## [PASSAGE FOR REVIEW]
────────────────
How about: “why can’t I just talk with my best friend? What will the therapist offer me that my friends won’t?”

Well, there are some differences between therapist and friends.

A therapist:

  • is trained (usually has a master’s degree) to listen without judgement or interruption. They’re trained to recognize shifts in emotions that need to be addressed, and to do so in a way that does not belittle or cause harm to you
  • makes you the sole focus for the duration of the session; for that 45-55 minutes, it’s all about you
  • provides objective feedback
  • comes into the therapeutic relationship with no preconceived ideas about you (your character, attitudes, beliefs, etc.)
────────────────
## [WHAT IS EXPECTED]
According to the passage on therapists and friends, how long does a session last?

## [EXTRACTED MATERIAL]
────────────────
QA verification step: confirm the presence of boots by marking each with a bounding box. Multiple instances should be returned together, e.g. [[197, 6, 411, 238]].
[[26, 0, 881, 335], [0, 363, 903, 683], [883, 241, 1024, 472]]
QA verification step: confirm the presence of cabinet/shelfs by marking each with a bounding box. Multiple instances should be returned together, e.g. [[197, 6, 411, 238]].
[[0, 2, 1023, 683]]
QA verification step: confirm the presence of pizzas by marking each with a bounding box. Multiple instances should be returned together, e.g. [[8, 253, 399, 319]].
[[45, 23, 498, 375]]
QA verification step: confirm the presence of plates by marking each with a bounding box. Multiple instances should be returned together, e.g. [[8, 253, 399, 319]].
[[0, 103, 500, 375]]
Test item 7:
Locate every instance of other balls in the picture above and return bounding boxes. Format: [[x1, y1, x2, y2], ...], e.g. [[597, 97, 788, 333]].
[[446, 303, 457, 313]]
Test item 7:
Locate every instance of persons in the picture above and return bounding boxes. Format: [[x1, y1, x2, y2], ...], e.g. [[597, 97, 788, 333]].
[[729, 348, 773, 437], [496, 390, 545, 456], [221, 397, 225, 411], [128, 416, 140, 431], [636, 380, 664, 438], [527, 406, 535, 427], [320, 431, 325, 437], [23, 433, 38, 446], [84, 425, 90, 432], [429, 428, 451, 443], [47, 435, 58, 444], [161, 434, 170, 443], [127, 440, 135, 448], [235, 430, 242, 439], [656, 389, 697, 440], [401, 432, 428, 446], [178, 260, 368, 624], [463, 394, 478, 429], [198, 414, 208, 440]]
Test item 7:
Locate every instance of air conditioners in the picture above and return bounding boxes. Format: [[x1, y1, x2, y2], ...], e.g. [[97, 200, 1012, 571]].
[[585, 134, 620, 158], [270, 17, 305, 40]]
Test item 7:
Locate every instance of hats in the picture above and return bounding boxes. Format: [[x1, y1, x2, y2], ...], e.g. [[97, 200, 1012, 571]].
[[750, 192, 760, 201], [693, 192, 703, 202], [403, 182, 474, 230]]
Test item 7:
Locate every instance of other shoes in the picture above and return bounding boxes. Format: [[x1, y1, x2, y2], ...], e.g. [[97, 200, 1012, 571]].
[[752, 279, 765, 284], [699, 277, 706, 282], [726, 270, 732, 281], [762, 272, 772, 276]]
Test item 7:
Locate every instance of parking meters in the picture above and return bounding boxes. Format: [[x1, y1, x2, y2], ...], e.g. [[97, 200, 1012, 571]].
────────────────
## [COMPLETED EXERCISE]
45-55 minutes.